The Parable of the Sowing of the Seed (13:3-9).

This parable compares those who hear the word, and in three ways fail to receive it successfully, with those who do receive the word, and produce fruit at three levels. It is another presentation of the two ways. It will be noted that the emphasis is not on the harvest but on what is, or is not, produced. It is a brilliantly simple analysis of men's hearts. With some there was no interest. With some there was interest but no depth of thought or understanding. With some what interest there was, was choked by other things than the word of truth, by cares, anxieties and a desire for wealth. Notice also the fate of the seed which has failed to yield fruit. Some was devoured, some withered in the sun, and some was choked. The failures thus came for a variety of reasons but the end result was the same, there was no fruitfulness. Each listener was left to think for himself what it was that might be the hindrance in his own life. And then the glorious goal was set before him that he could, if he truly responded to Jesus and His words, produce one hundredfold.
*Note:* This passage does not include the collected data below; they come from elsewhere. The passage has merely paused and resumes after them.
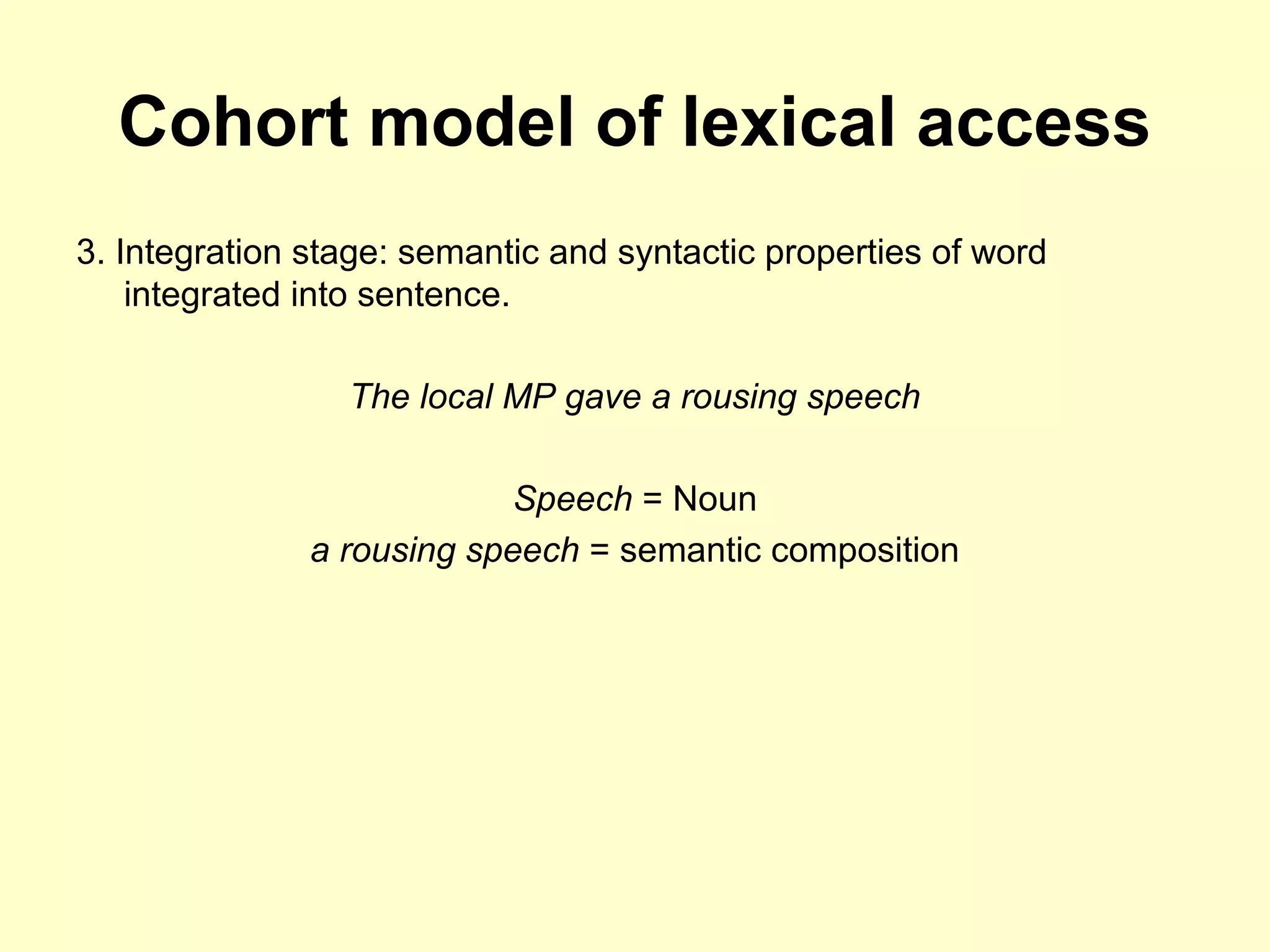 Cohort model of lexical access

3. Integration stage: semantic and syntactic properties of word integrated into sentence.

The local MP gave a rousing speech

Speech = Noun
a rousing speech = semantic composition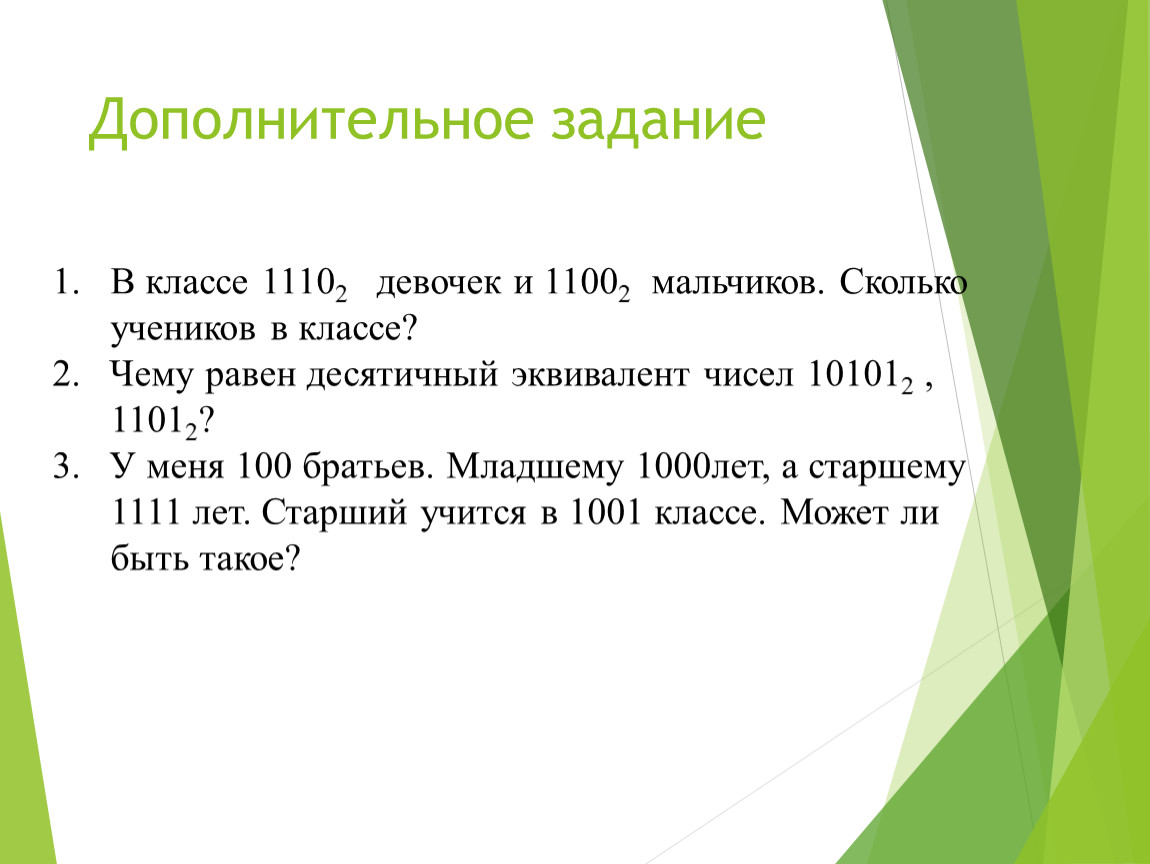 Дополнительное задание

1. В классе $1110_2$ девочек и $1100_2$ мальчиков. Сколько учеников в классе?
2. Чему равен десятичный эквивалент чисел $10101_2$ , $1101_2$?
3. У меня 100 братьев. Младшему 1000лет, а старшему 1111 лет. Старший учится в 1001 классе. Может ли быть такое?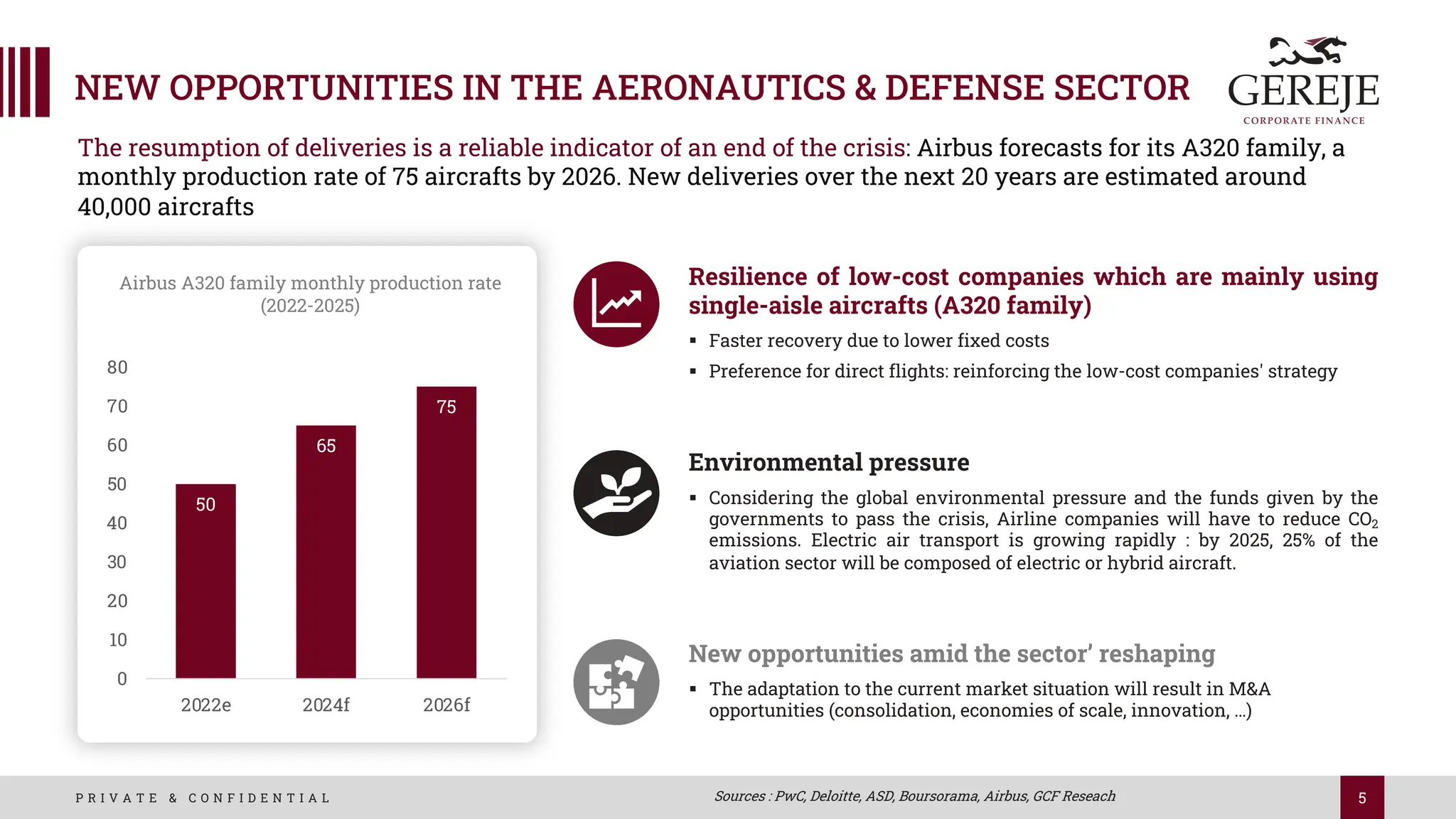 NEW OPPORTUNITIES IN THE AERONAUTICS & DEFENSE SECTOR

GEREJE
CORPORATE FINANCE

The resumption of deliveries is a reliable indicator of an end of the crisis: Airbus forecasts for its A320 family, a monthly production rate of 75 aircrafts by 2026. New deliveries over the next 20 years are estimated around 40,000 aircrafts

Airbus A320 family monthly production rate (2022-2025)

80
70
60
50
40
30
20
10
0

50
65
75

2022e
2024f
2026f

Resilience of low-cost companies which are mainly using single-aisle aircrafts (A320 family)

▪ Faster recovery due to lower fixed costs
▪ Preference for direct flights: reinforcing the low-cost companies' strategy

Environmental pressure

▪ Considering the global environmental pressure and the funds given by the governments to pass the crisis, Airline companies will have to reduce $CO_2$ emissions. Electric air transport is growing rapidly : by 2025, 25% of the aviation sector will be composed of electric or hybrid aircraft.

New opportunities amid the sector' reshaping

▪ The adaptation to the current market situation will result in M&A opportunities (consolidation, economies of scale, innovation, …)

PRIVATE & CONFIDENTIAL

Sources : PwC, Deloitte, ASD, Boursorama, Airbus, GCF Reseach

5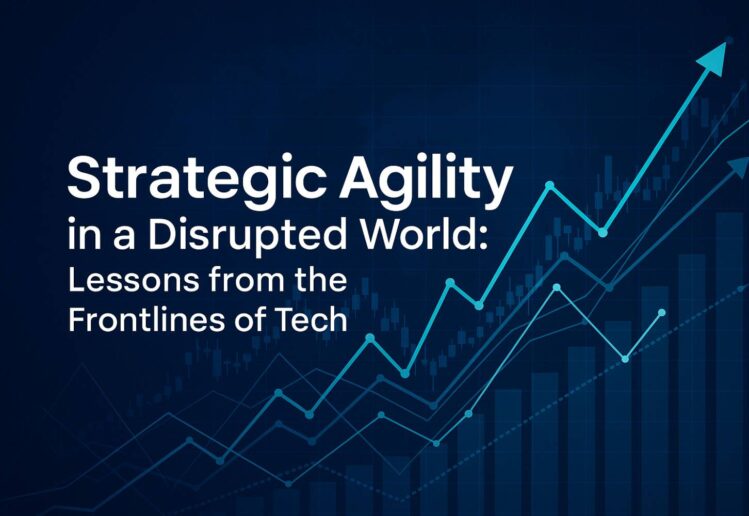 Strategic Agility in a Disrupted World: Lessons from the Frontlines of Tech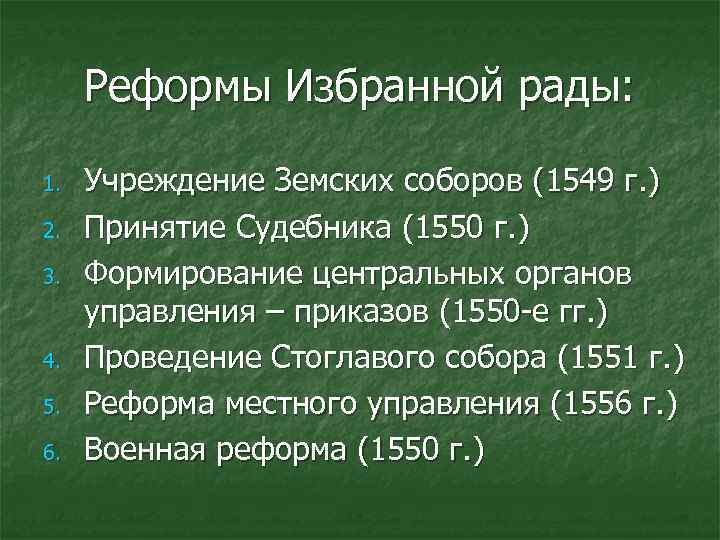 Реформы Избранной рады:

1. Учреждение Земских соборов (1549 г.)
2. Принятие Судебника (1550 г.)
3. Формирование центральных органов управления – приказов (1550-е гг.)
4. Проведение Стоглавого собора (1551 г.)
5. Реформа местного управления (1556 г.)
6. Военная реформа (1550 г.)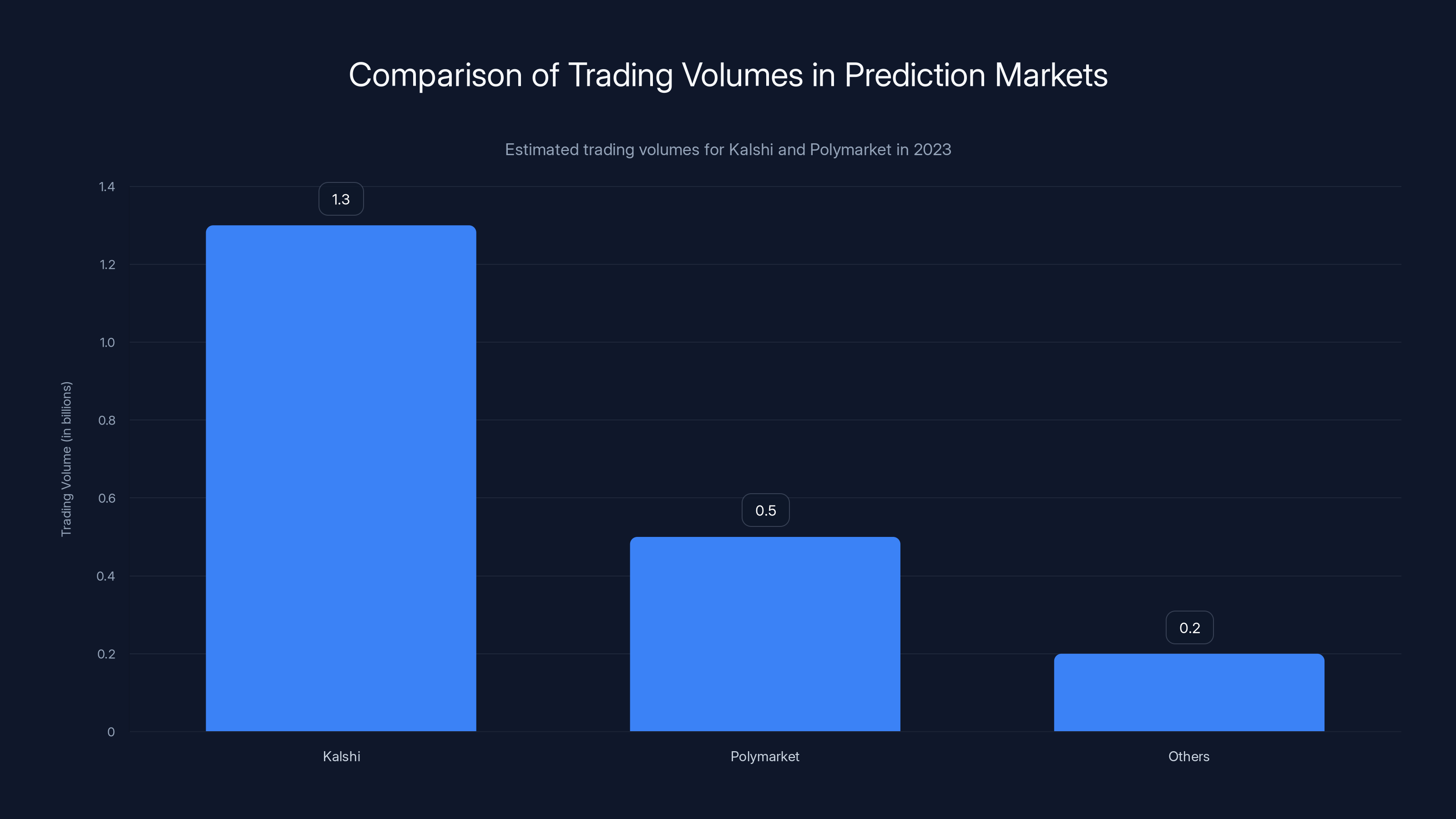 Comparison of Trading Volumes in Prediction Markets

Estimated trading volumes for Kalshi and Polymarket in 2023

Trading Volume (in billions)

1.4
1.2
1.0
0.8
0.6
0.4
0.2
0

1.3
0.5
0.2

Kalshi
Polymarket
Others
It has sometimes been argued that Jesus original intention in this parable was simply to build up to the idea of the Harvest, but a moments thought will reveal that this really cannot be so unless Jesus was talking to half-wits. And He was not. He was speaking to people steeped in the Old Testament and later Jewish tradition, and inevitably when they heard of the birds swooping down to seize the seed their ears would prick up and they would think in terms of powers of evil and of demons, and even of Satan himself, in the light of Jewish tradition where birds were commonly seen in that way (compare Genesis 15:11; Genesis 40:17; Genesis 40:19; Isaiah 18:5; Jeremiah 7:33; Jeremiah 12:9; Ezekiel 39:4; Ezekiel 39:17), especially in the light of what Jesus had taught in Matthew 12:28; Matthew 12:43. We can compare here Revelation 18:2, which echoes those traditions, where devils, unclean spirits and unclean birds are seen to be operating in parallel (compare Isaiah 13:21; Isaiah 34:11; Isaiah 34:14).

But even more so when they heard of sowing among thorns their minds would immediately call to mind the words of Jeremiah, ‘Do not sow among thorns' (Jeremiah 4:3), and ‘they have sown wheat and have reaped thorns' (Jeremiah 12:13). It was inevitable. They could hardly have failed to do so. And thus alert minds would already be looking into the details of the parable and asking themselves what it meant. And it can hardly be doubted in the light of this that Jesus intended them to do so.